Tomó el sobre de la mesa y lo abrió con un desinterés ficticio, cercano al niño que procura crear un balance ideal entre la avidez con la que rompe la envoltura de su regalo de Noche Buena y la mesura cautelosa de no auto delatarse revelando que aquel sentimiento frente a un plástico trabajado supera sus ansias por sobre el nacimiento del Mesías en su corazón; cuya esencia inmaterial jamás debería trascender en sus sentimientos por debajo del profano juguete.
En todo caso, a sus 63 años, Julio Casas se sentía igual de tentado que aquel imberbe, pero esta vez por algo mucho más nimio que una figura de acción nueva: su salud. De no haber sido porque se encontraba junto a su esposa, quien esperaba con mayor fervor que él los resultados, habría rasgado ya el papel con energía huracanada. Curiosamente, aquello que frenara al niño frente al regalo y a él con sus resultados del examen (pese a las naturalezas contradictorias de cada situación) es a fin de cuentas lo mismo: el poder ser testificado. Las emociones, al final del día, serían menos inservibles que la envoltura luego de que el regalo es descubierto y la carta una vez que su contenido es leído de no ser porque otros las presencian. Julio pensó brevísimamente en todo esto y concluyó que las emociones no son tanto una reacción natural como un mecanismo de defensa.
- Positivo - dijo con voz impávidamente seca.
- Julio, cariño, ¿seguro leíste bien?, debe... debe haber algo más - la incredulidad de su esposa se aferraba a una línea de esperanza que su marido había deshecho hace pocos segundos, pero que en este caso suponían décadas de ventaja para él.
- Te estoy diciendo que positivo mujer, ¡no jodas la vida! - Julio tomó un respiro fallido que terminó por acrecentar su ahogo, pero evitó a toda costa derramar cualquier lágrima no grata.
De igual manera, su esposa lo miró imperturbablemente desconsolada, atribuyendo el arrebato de histeria de su esposo a la desesperanza como factor clave para no tomarlo personal. Empezó a recordar el inicio de la enfermedad y el optimismo que se convirtió en esperanza y fe, seguido por una resiliencia que acababa de tornarse en un martirio inaguantable, pero al que ninguno de los dos se atrevía a darle el gusto de ceder. A pesar de su inquebrantable esfuerzo, ambos sufrieron un desgaste súbito, como si todos los años de combate hacia la dolencia de Julio se hubieran presentado en el portal con una segunda carta, esta vez mostrando una factura con más ceros de los que podrían costear. Llanto.
En algún lugar del mundo, o de la historia, quizá en la mente de Julio, un niño acababa de abrir su regalo de Noche Buena para descubrir dentro un par de calcetines que su padre, con titánico esfuerzo, había adquirido para él.
- ¡Gracias papi! - dijo con una sonrisa trémula. La misma a la cual su padre correspondió con un gesto de alegría opacado por la vergüenza de no haber podido ofrecer más que aquello.

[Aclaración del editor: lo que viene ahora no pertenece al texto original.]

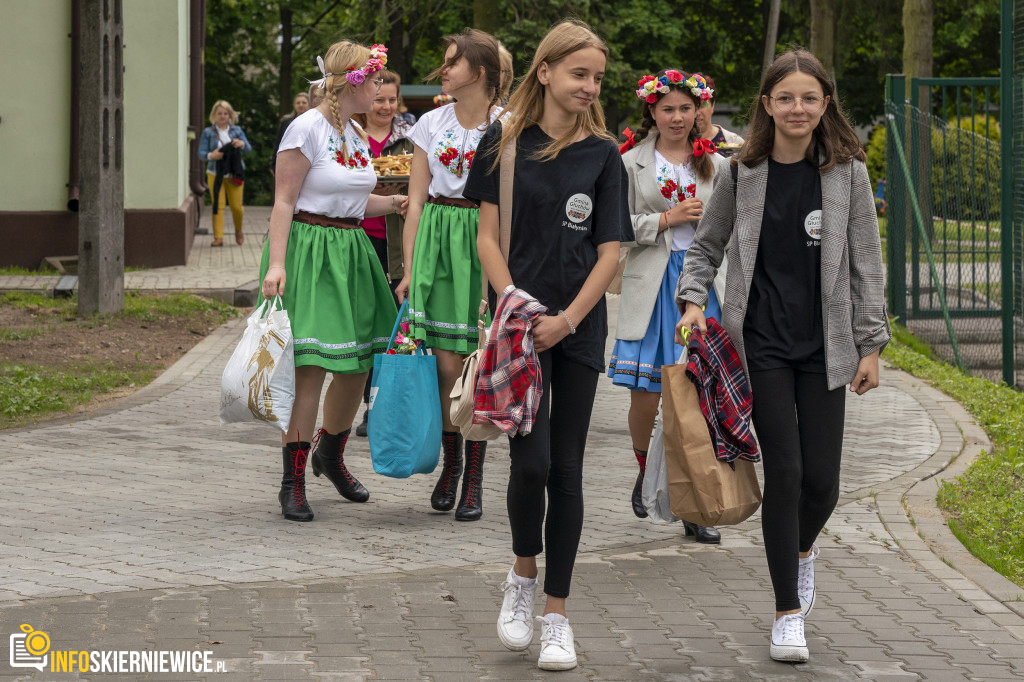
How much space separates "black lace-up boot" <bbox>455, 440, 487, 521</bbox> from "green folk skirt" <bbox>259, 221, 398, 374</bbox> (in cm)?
62

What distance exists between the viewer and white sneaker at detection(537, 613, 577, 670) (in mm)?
4148

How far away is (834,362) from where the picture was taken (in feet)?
13.9

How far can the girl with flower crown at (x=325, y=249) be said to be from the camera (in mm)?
5871

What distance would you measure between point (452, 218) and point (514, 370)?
2030 millimetres

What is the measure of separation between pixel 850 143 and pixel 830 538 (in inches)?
82.8

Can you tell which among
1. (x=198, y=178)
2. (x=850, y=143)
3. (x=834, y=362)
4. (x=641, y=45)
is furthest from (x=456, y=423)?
(x=641, y=45)

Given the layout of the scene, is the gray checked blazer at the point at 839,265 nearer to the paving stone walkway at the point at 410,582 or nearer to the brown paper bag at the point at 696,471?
the brown paper bag at the point at 696,471

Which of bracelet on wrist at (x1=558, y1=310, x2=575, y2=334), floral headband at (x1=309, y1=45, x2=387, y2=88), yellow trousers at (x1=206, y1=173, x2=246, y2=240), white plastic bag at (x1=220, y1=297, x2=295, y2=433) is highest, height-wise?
yellow trousers at (x1=206, y1=173, x2=246, y2=240)

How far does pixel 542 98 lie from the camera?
14.4 feet

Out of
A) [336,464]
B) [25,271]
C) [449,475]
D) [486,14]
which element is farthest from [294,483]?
[486,14]

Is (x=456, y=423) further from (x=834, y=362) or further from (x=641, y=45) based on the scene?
(x=641, y=45)

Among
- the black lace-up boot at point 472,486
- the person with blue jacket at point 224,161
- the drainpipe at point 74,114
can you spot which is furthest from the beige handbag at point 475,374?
the person with blue jacket at point 224,161

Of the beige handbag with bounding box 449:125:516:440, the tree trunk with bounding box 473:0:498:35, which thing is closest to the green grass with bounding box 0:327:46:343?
the beige handbag with bounding box 449:125:516:440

Sin más, el niño comenzó a llorar repentinamente, recordando los sacrificios sobrenaturales que había efectuado durante el año en su conducta para poder recibir un regalo a su medida. La culpa no era de su padre, mas comenzaba a cuestionar la bondad de aquel "niño Jesús" sobre la que supuestamente la felicidad de ningún objeto debía descansar. ¿Por qué un niño haría esto a otro? ¿Es acaso porque en verdad solo es un anciano joven que no puede entenderme?
El padre abrazó al hijo de manera inmediata y lloró junto a él. Porque la fe y la fortaleza se convierten en términos vulgares y lejanos cuando la desilusión se encuentra a flor de piel. La narrativa de la felicidad creada en el diario vivir, nunca recitada como un discurso apologético, sino más bien como un hecho tácito e inmutable que todos deben acatar, se cierne en una malla donde solo queda una verdad: el agradecimiento es ingratitud cubierto de gozo.
¿Por qué Dios me haría esto? ¿Será porque su cualidad de Dios lo privó de empatía humana? - Julio pensaba en esto sin tregua alguna, pero el mismo Dios al que imprecaba no permita, al igual que con el niño, que la fugacidad de sus pensamientos abandone su mente y se materialice en una frase. Al momento en que esto sucede, el desertor de la fe es exiliado, perdiendo la vida que queda en la enfermedad así como el hogar donde habitan los calcetines. Julio y el niño sistemáticamente anulan cada uno de sus pensamientos adulterados, depurando en su realidad aquello por lo cual deben agradecer y fijando una nueva barra, como dicta la naturaleza humana, frente a aquellos que tienen menos. Sí, así debía ser, solo así se encontrarían nuevamente en el olimpo de los privilegiados y Dios reclamaría victorioso una vez más su cualidad de infinita misericordia. Así debía ser.